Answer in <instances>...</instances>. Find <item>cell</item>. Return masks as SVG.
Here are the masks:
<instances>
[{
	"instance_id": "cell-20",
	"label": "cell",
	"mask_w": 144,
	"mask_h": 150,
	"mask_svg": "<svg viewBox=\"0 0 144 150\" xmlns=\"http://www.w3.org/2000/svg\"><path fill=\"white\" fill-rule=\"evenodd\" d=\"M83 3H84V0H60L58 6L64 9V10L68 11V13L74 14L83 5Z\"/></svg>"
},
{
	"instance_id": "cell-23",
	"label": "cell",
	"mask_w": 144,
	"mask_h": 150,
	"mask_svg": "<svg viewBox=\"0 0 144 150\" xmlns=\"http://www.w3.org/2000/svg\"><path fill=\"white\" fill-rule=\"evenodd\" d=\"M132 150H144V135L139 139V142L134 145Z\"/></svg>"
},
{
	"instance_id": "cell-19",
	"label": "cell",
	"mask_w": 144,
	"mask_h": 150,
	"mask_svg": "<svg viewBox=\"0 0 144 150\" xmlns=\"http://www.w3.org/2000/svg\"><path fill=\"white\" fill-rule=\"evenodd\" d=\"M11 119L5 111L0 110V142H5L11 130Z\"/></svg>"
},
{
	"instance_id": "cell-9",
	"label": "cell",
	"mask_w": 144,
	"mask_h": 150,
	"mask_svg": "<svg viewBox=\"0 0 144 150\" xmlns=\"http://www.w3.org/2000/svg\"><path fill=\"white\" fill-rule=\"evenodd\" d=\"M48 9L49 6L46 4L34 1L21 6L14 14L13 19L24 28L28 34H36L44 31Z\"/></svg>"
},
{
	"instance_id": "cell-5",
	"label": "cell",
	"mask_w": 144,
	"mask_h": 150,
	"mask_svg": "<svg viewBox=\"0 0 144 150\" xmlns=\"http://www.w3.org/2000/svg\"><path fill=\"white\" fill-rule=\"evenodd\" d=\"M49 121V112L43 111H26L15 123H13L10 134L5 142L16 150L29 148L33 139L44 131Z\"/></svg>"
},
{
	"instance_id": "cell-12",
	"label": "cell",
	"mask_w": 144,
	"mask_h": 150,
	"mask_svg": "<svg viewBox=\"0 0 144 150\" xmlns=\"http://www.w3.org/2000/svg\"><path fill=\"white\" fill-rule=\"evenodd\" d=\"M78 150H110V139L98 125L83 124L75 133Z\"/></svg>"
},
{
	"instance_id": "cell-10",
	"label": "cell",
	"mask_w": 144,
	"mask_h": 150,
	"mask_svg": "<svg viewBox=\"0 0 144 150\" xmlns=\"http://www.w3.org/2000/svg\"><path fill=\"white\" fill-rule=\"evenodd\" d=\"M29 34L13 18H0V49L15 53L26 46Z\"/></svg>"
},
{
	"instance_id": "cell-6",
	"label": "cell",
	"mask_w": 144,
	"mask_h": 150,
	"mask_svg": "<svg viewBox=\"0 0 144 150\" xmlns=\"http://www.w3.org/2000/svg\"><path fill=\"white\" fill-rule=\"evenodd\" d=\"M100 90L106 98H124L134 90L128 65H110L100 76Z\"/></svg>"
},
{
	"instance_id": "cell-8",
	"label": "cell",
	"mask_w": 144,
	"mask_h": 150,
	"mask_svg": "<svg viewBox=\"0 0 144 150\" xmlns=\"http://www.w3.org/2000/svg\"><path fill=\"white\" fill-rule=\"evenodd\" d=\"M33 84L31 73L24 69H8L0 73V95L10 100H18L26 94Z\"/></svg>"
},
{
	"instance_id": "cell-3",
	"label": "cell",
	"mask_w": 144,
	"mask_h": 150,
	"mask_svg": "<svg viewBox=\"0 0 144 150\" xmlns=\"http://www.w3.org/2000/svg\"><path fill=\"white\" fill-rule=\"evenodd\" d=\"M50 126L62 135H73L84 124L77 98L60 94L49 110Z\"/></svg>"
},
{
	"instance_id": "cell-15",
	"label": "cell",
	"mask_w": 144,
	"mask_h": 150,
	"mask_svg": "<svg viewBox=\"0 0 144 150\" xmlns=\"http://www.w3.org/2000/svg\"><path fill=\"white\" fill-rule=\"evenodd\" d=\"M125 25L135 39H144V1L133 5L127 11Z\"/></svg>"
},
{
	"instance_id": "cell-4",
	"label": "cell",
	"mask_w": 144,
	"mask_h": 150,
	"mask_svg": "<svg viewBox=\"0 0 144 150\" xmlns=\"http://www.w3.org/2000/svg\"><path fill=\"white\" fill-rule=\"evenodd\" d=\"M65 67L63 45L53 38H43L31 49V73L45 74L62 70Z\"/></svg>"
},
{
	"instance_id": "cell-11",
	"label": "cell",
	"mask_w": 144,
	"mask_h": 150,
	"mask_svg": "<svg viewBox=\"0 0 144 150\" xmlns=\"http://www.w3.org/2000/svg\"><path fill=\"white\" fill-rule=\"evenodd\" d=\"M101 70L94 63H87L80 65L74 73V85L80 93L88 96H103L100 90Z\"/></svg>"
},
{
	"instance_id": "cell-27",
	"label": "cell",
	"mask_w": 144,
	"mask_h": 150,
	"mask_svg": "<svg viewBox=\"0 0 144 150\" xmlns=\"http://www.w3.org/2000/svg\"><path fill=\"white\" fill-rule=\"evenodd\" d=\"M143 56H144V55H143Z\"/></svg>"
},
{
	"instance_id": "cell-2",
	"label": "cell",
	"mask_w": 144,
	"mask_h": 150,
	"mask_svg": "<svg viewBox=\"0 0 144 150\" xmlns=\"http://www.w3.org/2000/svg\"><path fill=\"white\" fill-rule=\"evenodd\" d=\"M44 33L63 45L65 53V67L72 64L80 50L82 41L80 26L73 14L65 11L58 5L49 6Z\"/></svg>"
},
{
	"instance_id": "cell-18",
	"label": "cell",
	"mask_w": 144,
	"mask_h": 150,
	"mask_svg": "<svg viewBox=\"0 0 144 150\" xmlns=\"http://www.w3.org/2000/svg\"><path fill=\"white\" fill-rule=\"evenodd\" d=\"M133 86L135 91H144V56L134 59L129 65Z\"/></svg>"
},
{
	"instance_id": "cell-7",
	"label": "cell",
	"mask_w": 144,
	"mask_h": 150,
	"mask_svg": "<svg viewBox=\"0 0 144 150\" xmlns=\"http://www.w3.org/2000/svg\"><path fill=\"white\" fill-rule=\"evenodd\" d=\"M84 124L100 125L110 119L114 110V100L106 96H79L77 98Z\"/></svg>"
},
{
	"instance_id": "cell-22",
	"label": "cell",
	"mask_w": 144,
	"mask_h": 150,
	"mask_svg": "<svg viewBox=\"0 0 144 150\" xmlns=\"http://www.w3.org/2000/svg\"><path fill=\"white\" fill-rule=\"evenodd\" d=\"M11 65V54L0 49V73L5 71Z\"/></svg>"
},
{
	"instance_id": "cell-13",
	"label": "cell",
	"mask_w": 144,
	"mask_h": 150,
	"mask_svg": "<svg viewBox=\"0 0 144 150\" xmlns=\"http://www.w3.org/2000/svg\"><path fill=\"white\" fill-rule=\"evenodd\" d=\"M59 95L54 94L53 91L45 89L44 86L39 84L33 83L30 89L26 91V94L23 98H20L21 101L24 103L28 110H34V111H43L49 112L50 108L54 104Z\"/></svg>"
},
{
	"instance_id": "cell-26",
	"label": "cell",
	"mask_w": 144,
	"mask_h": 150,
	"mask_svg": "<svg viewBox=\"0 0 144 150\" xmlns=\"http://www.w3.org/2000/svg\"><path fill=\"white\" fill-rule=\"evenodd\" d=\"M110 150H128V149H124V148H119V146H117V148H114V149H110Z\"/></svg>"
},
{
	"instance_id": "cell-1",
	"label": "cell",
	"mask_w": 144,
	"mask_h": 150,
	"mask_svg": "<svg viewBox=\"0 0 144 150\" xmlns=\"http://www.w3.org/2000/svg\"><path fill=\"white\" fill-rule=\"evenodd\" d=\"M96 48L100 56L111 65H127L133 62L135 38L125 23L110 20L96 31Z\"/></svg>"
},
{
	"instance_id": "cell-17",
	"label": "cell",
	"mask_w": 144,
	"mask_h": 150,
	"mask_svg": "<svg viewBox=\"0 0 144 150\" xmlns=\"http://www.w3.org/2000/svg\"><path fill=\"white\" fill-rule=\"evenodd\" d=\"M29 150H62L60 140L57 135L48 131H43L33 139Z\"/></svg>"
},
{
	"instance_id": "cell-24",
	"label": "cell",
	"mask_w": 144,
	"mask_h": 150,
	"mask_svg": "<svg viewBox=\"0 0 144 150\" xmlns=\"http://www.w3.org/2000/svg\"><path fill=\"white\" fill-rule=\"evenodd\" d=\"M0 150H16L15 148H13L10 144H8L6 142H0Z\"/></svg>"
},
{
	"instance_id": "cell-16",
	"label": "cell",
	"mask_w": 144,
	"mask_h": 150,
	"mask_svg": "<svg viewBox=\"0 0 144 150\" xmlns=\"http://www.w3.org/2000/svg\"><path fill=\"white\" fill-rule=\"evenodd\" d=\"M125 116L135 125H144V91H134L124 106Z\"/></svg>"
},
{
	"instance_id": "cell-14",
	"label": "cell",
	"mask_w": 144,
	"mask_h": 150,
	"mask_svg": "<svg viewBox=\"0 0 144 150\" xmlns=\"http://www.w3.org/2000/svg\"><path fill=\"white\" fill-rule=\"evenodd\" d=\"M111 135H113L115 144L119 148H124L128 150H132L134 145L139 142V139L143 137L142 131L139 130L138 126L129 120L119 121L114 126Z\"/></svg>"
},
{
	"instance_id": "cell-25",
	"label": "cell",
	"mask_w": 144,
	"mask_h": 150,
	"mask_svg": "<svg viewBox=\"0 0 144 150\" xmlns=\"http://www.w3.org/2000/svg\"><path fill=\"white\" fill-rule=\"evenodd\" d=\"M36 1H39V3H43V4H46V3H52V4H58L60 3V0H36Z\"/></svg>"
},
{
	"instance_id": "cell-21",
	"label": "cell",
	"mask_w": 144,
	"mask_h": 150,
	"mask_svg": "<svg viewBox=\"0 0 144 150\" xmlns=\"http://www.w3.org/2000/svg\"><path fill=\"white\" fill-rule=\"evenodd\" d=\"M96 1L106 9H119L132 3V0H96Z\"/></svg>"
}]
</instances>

INSTRUCTIONS TO FOLLOW
Select every line in the rows above that contains the word "masks", matching case.

WORKED ANSWER
Answer in <instances>...</instances>. Find <item>cell</item>. Return masks as SVG.
Here are the masks:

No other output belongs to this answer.